===== Selected passage

That's what Christine Lagarde, the new head of the IMF, said in a big speech this summer.
European officials immediately attacked the idea, calling it "confused" and "misguided."
Now, just over a month later, European officials are talking about doing exactly what Lagarde said: injecting public money into Europe's banks.
"Germany is prepared to move to recapitalization," German Chancellor Angela Merkel said today.
"Capital positions of European banks must be reinforced to provide additional safety margins and thus reduce uncertainty," European commissioner for economic affairs Olli Rehn told the FT.
The quick reversal explains a lot about a problem European leaders have been struggling with for more than a year now: They're perpetually a step behind in dealing with the continent's debt crisis.
Even when European leaders know what needs to be done, they don't always have the power to do it. The European Union doesn't have much central authority. Big decisions have to be separately approved by the parliament of each country in the euro zone.

==========
===== Data section

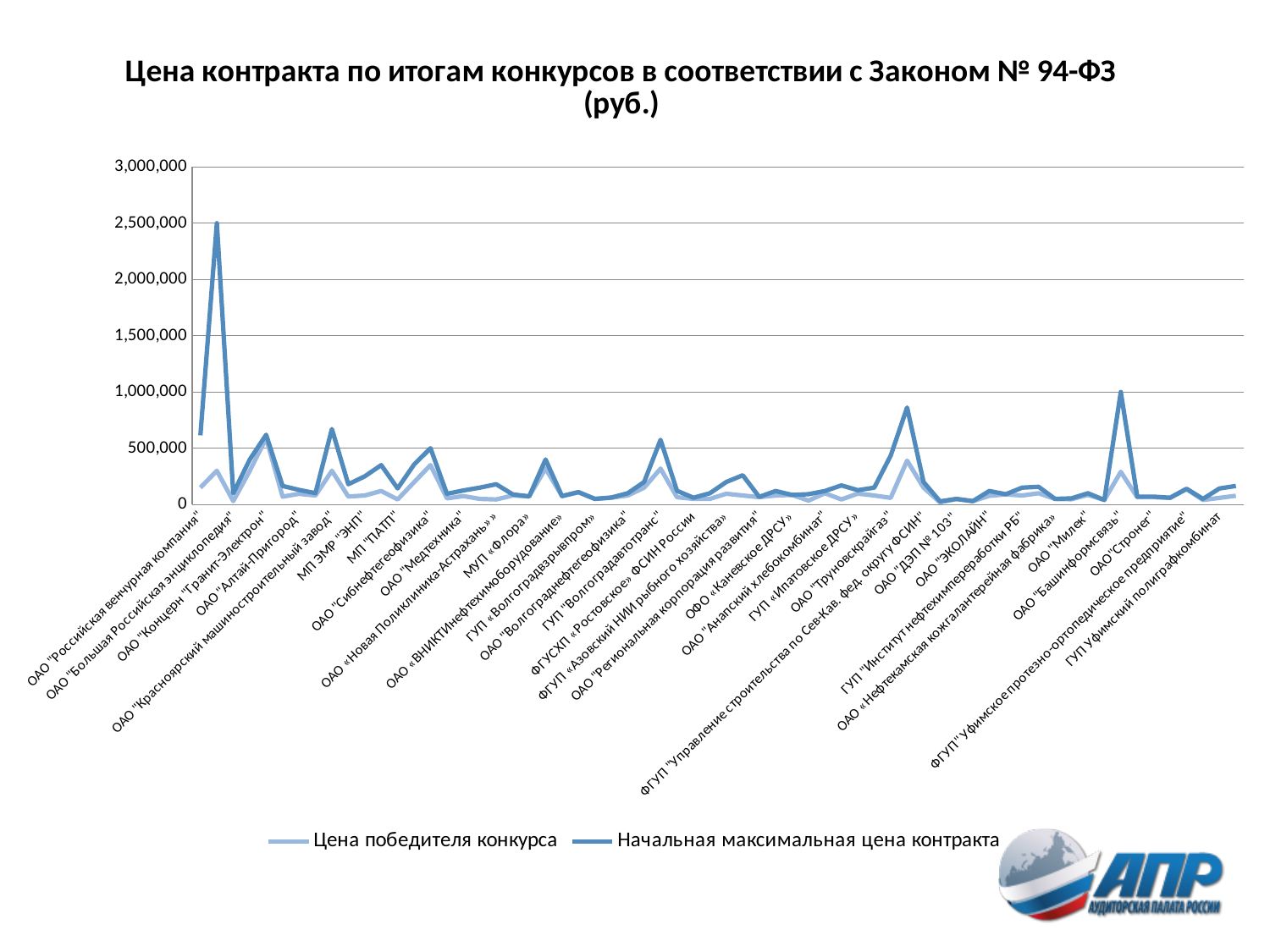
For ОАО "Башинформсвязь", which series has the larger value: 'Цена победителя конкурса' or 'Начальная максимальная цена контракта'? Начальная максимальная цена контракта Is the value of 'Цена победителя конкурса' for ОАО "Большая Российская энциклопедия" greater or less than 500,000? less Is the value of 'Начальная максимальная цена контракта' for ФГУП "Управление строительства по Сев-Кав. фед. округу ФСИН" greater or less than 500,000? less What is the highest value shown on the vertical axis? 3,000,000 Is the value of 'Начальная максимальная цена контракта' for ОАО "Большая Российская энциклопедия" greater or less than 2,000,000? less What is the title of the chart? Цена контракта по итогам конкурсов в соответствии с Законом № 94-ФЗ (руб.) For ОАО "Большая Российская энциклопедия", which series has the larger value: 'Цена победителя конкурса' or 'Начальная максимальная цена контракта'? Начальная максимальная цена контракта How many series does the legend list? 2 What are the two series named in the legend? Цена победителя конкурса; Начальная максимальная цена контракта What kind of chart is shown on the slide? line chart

==========

- **Directions**:
• A. Translate this sentence from the passage on Europe's debt crisis into Spanish: "The European Union doesn't have much central authority."
• B. Reproduce the passage on Europe's debt crisis from "The quick reversal" up to and including "continent's debt crisis.".

- **Response list**:
• A. La Unión Europea no tiene mucha autoridad central.

• B.
The quick reversal explains a lot about a problem European leaders have been struggling with for more than a year now: They're perpetually a step behind in dealing with the continent's debt crisis.